Minnesota is the first state to codify the PCI requirement into law. According to the text of the bill, a company is in violation of the law if it or its service provider stores the prohibited data once a transaction is completed. In the case of personal identification number debit transactions, the PIN block data can't be stored beyond 48 hours after the transaction has been completed.

The law is important because the greatest risk to card holder data comes from the continued practice by some retailers of storing this information on their systems, said Mara Humphrey, director of governmental affairs at the Minnesota Credit Union Network (MnCUN), one of the major backers of the law.

"PCI rules make it explicitly clear that you are not supposed to be storing it," Humphrey said.
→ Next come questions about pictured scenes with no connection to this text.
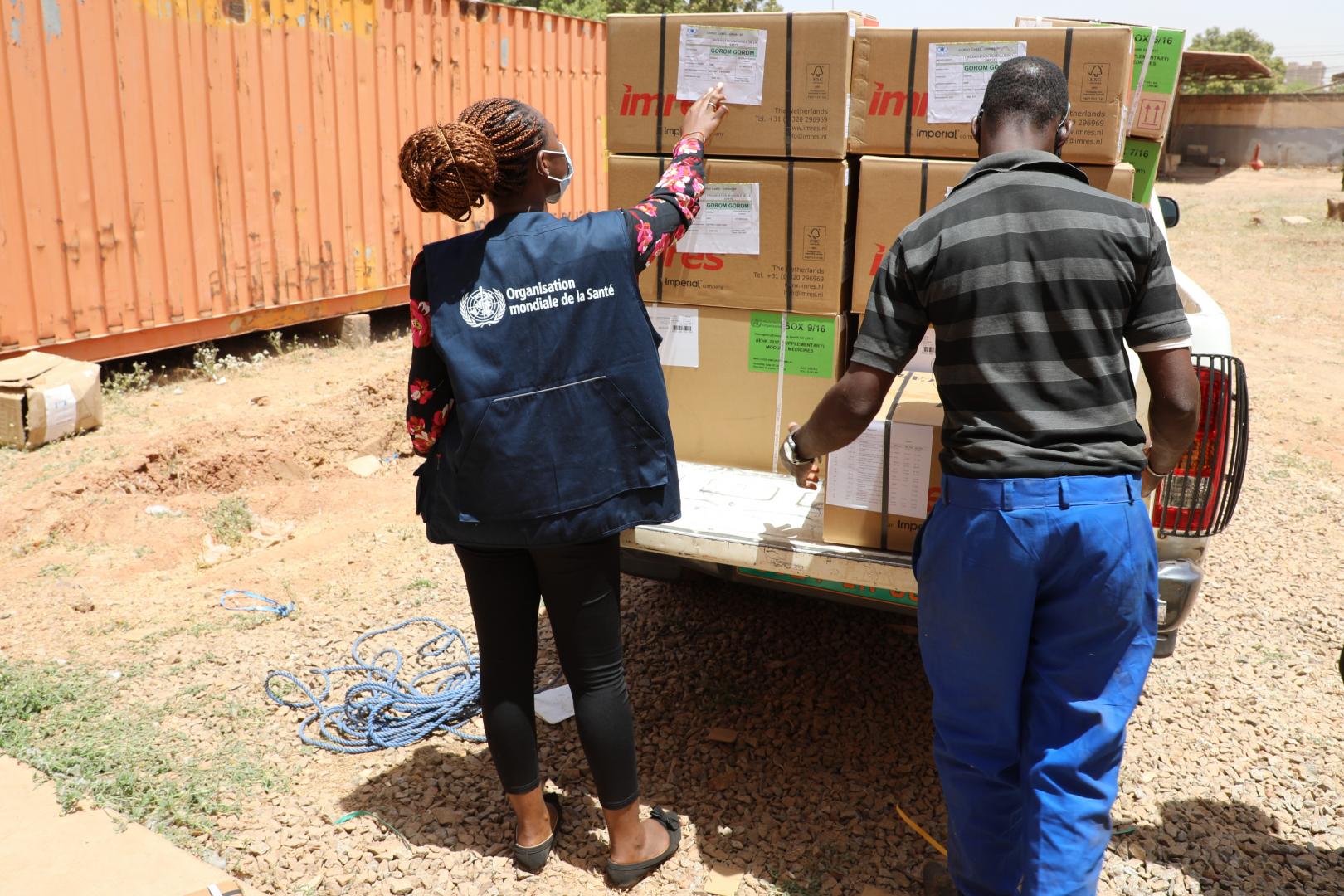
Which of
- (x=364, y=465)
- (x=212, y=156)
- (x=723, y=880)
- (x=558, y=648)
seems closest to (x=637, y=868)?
(x=723, y=880)

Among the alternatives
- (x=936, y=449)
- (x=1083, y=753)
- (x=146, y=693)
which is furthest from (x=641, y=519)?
(x=146, y=693)

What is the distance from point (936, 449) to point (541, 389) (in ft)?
3.35

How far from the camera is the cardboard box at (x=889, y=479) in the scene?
2707 mm

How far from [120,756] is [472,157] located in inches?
86.1

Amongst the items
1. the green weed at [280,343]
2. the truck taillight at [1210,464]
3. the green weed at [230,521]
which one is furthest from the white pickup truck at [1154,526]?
the green weed at [280,343]

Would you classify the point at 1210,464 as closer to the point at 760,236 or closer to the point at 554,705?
the point at 760,236

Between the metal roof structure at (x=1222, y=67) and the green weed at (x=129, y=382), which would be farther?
the metal roof structure at (x=1222, y=67)

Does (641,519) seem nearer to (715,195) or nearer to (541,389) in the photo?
(541,389)

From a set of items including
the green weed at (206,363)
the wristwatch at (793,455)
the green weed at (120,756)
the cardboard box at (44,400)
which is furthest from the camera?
the green weed at (206,363)

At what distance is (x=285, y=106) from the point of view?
8.12 metres

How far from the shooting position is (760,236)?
10.3ft

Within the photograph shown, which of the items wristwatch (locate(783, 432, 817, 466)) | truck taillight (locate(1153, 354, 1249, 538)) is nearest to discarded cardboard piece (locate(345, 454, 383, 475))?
wristwatch (locate(783, 432, 817, 466))

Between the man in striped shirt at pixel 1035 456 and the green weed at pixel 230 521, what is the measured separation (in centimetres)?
396

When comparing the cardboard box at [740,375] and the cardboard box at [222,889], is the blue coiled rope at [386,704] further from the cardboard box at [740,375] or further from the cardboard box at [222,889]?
the cardboard box at [740,375]
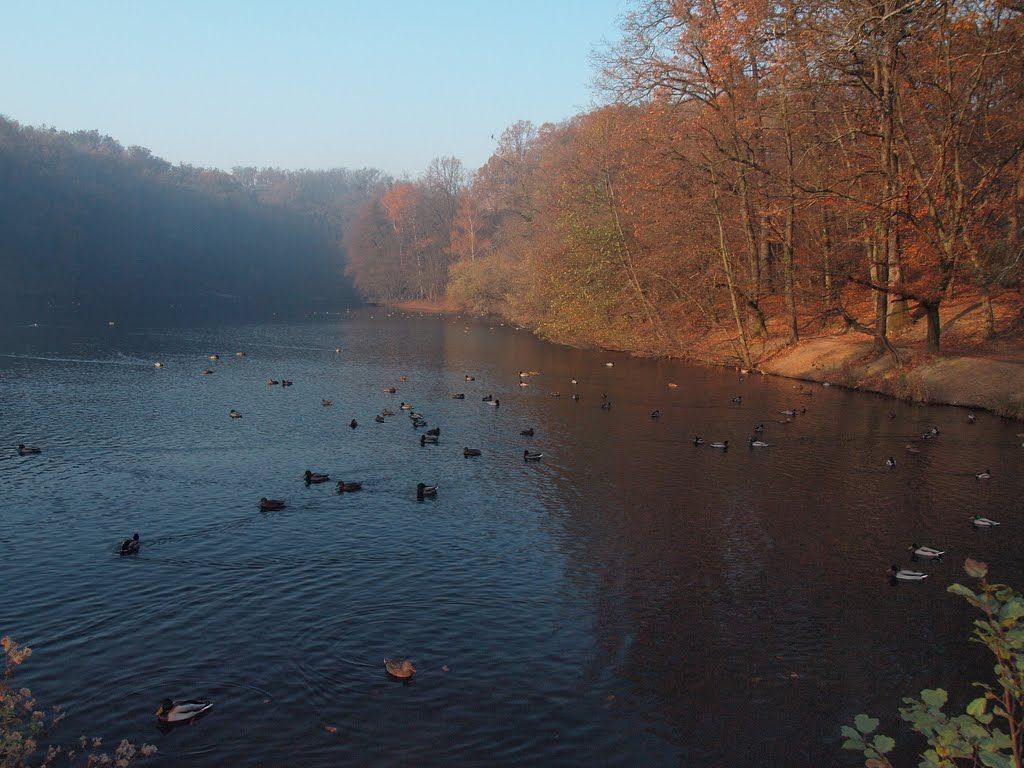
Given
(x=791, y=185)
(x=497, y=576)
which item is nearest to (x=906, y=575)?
(x=497, y=576)

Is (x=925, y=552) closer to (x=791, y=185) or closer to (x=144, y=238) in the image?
(x=791, y=185)

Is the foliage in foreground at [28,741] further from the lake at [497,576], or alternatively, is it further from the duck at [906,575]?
the duck at [906,575]

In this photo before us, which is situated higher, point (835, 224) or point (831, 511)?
point (835, 224)

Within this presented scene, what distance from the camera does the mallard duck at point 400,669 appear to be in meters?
11.5

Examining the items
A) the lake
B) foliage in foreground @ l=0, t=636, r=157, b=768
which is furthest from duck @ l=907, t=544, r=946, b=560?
foliage in foreground @ l=0, t=636, r=157, b=768

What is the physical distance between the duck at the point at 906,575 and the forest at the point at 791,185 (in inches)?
344

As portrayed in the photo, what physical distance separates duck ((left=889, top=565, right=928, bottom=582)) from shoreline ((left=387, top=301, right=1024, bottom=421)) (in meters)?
18.2

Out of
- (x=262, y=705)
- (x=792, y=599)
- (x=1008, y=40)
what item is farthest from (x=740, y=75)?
(x=262, y=705)

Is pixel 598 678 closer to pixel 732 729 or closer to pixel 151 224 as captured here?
pixel 732 729

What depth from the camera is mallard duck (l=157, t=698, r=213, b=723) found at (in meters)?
10.3

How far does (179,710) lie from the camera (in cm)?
1033

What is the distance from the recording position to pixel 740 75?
129 feet

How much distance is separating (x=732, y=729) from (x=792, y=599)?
466cm

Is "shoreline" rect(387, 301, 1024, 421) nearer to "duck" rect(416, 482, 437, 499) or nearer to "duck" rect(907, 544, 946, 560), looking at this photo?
"duck" rect(907, 544, 946, 560)
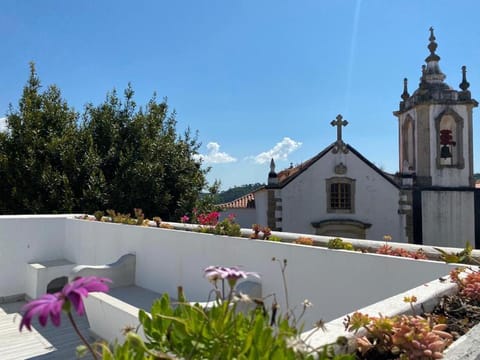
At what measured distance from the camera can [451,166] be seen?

The law formally reinforces that requirement for merchants, she said.

MnCUN's interest in getting the law passed was driven by the increasing costs to its nearly 160 credit union members in the state as a result of merchant data breaches, she said. "We have been hearing from credit unions who were very frustrated with the number of data breaches and the number of times they've had to reissue cards," Humphrey said. "They're frustrated that the onus has entirely been on them and not on the merchant."

The Minnesota bill is similar to one that was proposed in Texas recently. That bill passed 139-0 in the state's House of Representatives in early May but failed to make it through the Texas Senate because of a lack of time. The bill went into the state Senate's Business and Commerce Committee on the last day the committee met last week.

If it had become law, the measure would have set PCI requirements that merchants would have had to comply with. As with the Minnesota law, Texas HB 3222 would have held breached entities financially liable to credit unions and banks for the costs associated with a data loss. It would have also provided a safe harbor against such liability for companies that complied with PCI requirements at the time of their getting breached.

"We needed about two more weeks to address concerns" related to the bill in the Senate, said Winter Prosapio, communications director at the Texas Credit Union League, one of the biggest supporters of the measure. "We did not have that opportunity. We got into the Senate without having the time to go through the bill and explain how PCI works," she said.

Looking ahead, the Texas Credit Union League will continue to lobby for passage of similar laws at the national level, Prosapio said. "With every breach, there's an increased urgency at the federal level to make sure that merchants are adhering to their agreements" under PCI, she said.